兄さんの妻
「初めまして。今日から暫く、貴方のお世話をする事になりました」就活に失敗し、引きこもりニートになった俺の前に現れたのは元グラドルの義姉だった。「私の事は――家政婦、家族、恋人。何と思ってくれてもいいわ」はじめは険悪な仲だった俺たち。しかし、徐々に距離が近づいていって――「翔くんの……全部が欲しいの」
スマホの着信音に起こされた。母さんからだった。
『もしもし、お母さんです。翔ちゃん、大丈夫?就職のことなら気にしないで。父さんが特別に席を用意してくれるって。お兄ちゃんも心配してるみたいで――』
電源を切ってベッドに投げ捨てた。近くに散らばった未使用のコンドームが哀愁を誘う――なんてことを考えながらキッチンへ向かった。冷蔵庫を開けて酒をとったが冷えていなかった。食べ残したおかずにカビが生えているのを見て、一か月前に電気を止められた事を思い出した。仕方がないので水道の蛇口に口をつけて飲み始めた。
どんな夢もいつか叶う、なんて耳障りの良い言葉が流行っているが、それが強者の戯言である事を俺はとうの昔に知っている。
――血がにじむ努力をしても得られないモノがある。どんなにあがいても届かない場所がある。今までは気がつかないフリをして走り続けてきたけれど、少し立ち止まったら歩く事すら出来なくなった――。
なんて言ったら恰好がつくか。要は就活に失敗して引きこもったクズだ。大学入学を機に借りた安アパートで一人、食って排泄して寝るだけの生活を送っている。
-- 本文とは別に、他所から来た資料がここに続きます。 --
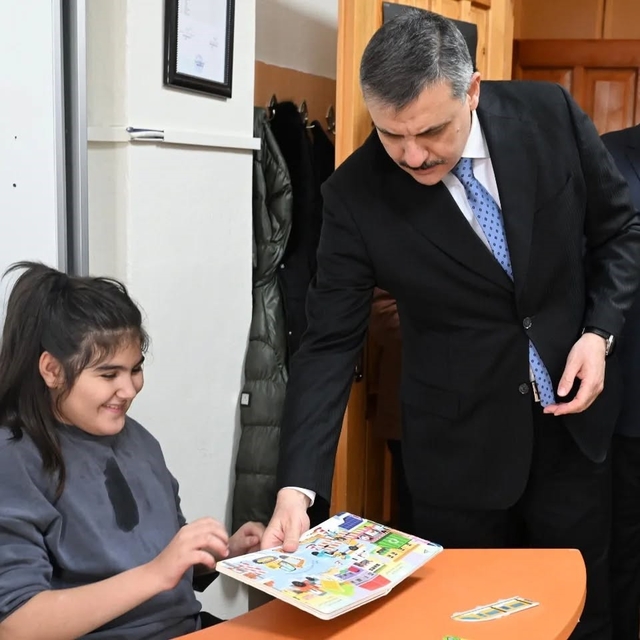 Vali Çiftçi davet sözünü unutmadı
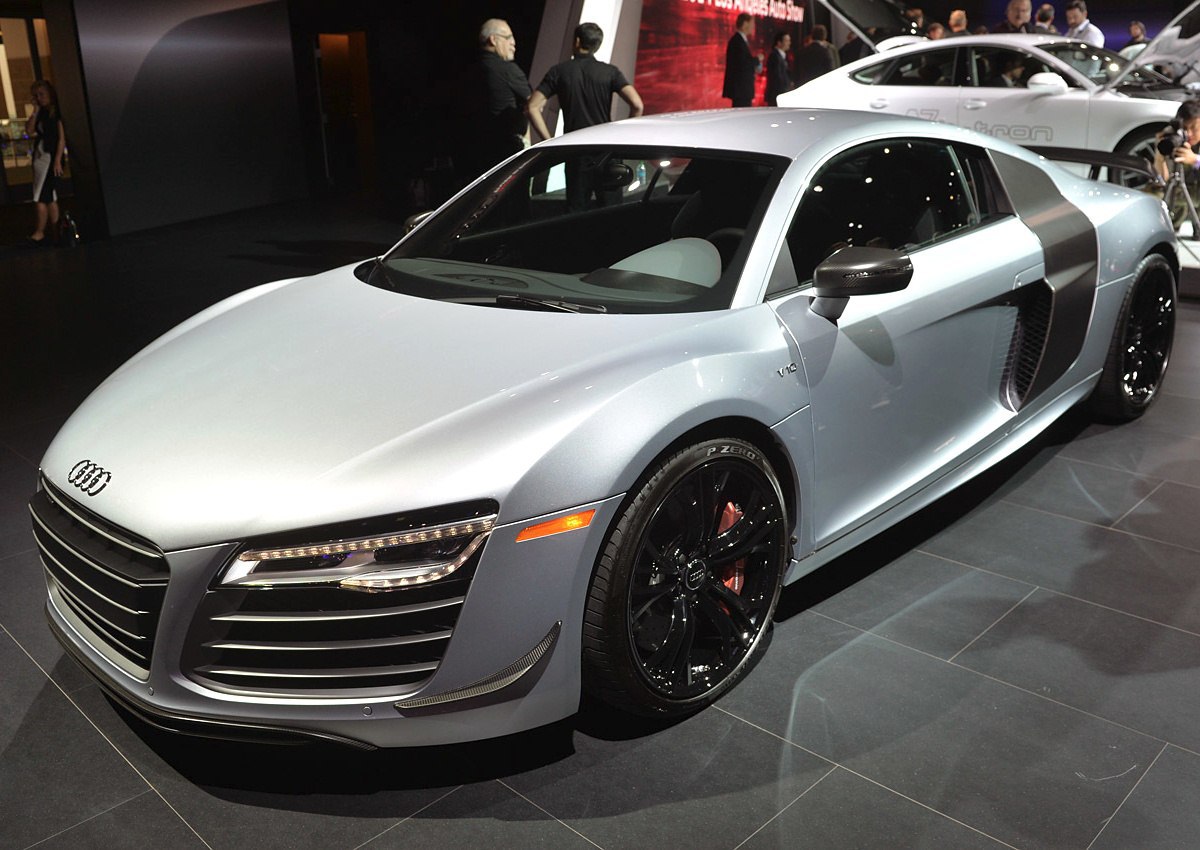 Audi R8 V10 Competition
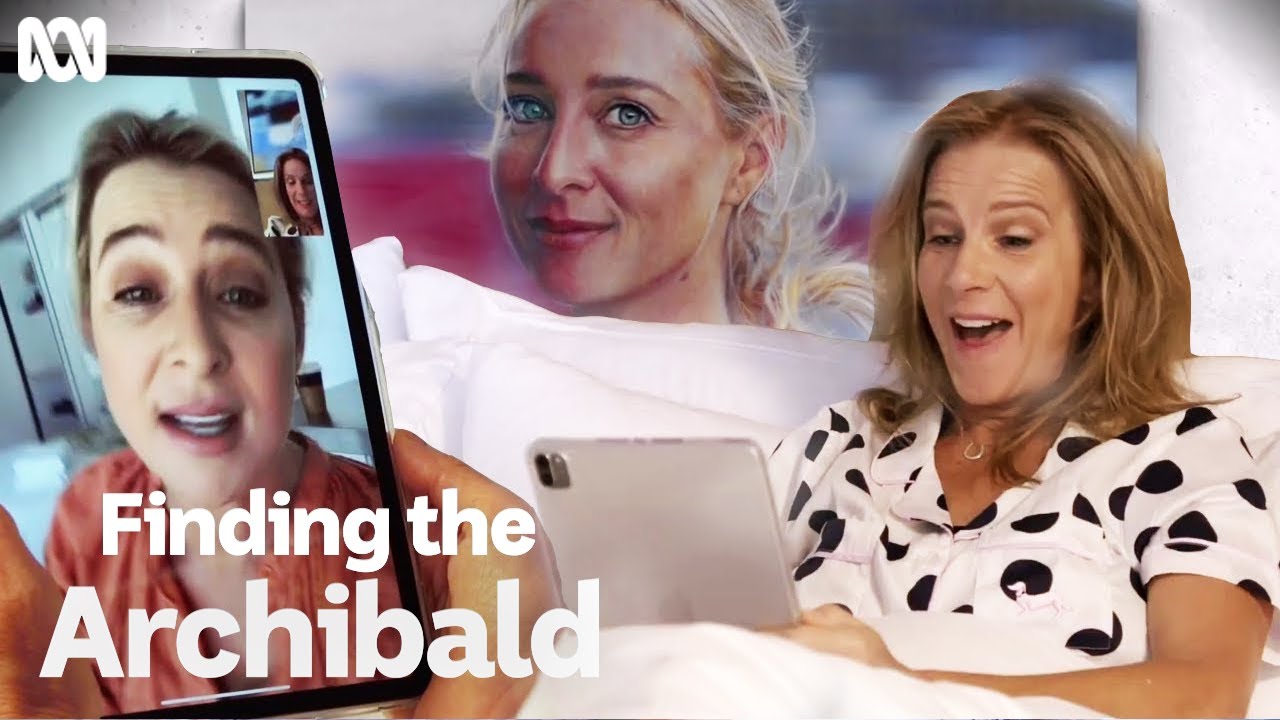 ‘Sleeping’ With Asher Keddie | Finding The Archibald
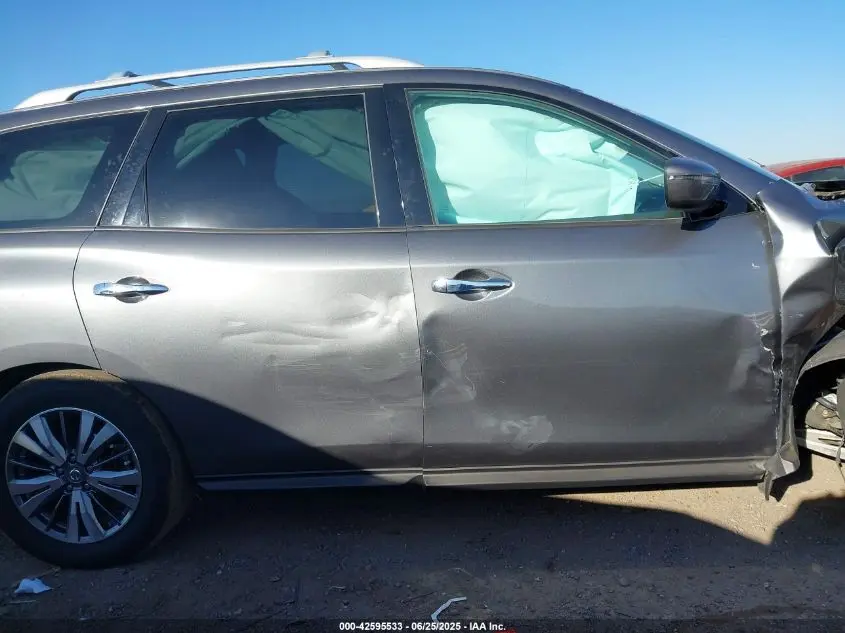 2020 NISSAN PATHFINDER S 2WD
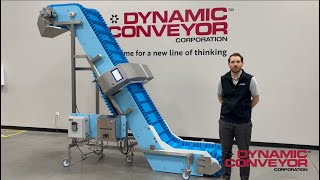 Sanitary Conveyor System with Advanced Metal Detection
ピンポン、とチャイムの音が短く鳴った。公共料金の請求か宗教関連かと思って無視していたが、居留守程度でひるむ相手ではなかった。繰り返しチャイムを鳴らされ、しびれをきらした俺は息を潜めてドアスコープを覗いた。
ゆるくウェーブのかかったブラウンの髪の毛、ぽってりとした唇に服の上からでも分かる豊満なバスト――と、一週間分の荷物が入りそうなキャリーバック。
見間違えるはずがない。義理の姉、里香だ。数年前に起業したばかりの兄と結婚して、現在は海外で暮らしていたはずだが……。
彼女がもう一度チャイムを鳴らす前にドアの鍵を開けた。
「初めまして。今日から暫く、貴方のお世話をする事になりました」
「お待たせしました。ご注文の品でございます」
里香が襲来して数分後、俺たちはすぐ近くのファミレスにやって来た――。というか、義姉に家の中を漁られ、呆然としている俺を拉致するように連れてこられた。コーヒーに口をつけ、彼女が静かに切り出した。
「調子はどう?」
「……」
「今回の説明のPDFをメールで送ってあるんだけど、家の電気が止まってたし多分見てないわよね。念のため印刷しておいたテキストがあるから読んで」
義姉がブランドバッグから書類を取り出し、俺の目の前に差し出した。俺は壁のコンセントでスマホを充電し、電源を入れた。
「……。さっきも言ったけど、暫く貴方の世話をする事になったわ。期限は一週間。目的は、貴方を社会復帰させること」
俺は黙っていた。彼女はそんな俺を一切気に留めようとせず、喋り続けながらバッグから札束を取り出した。
「で、これが当面の生活費。滞納してた電気代やガス代はここから支払っておくわ。余った分は好きに使って」
一つ、二つ、三つ……と次々に札束が積まれていく。この異様な光景に周りも気がついたのか、嫌なざわめきが聞こえた。
旧姓、山下里香。数年前に結婚するまでは癒し系グラビアアイドルとして一世風靡していた。バラエティー番組やクイズ番組に出演する事もあり、巨乳で美人のおバカという男の夢を詰め込んだキャラだったはずだが――その面影はどこにもない。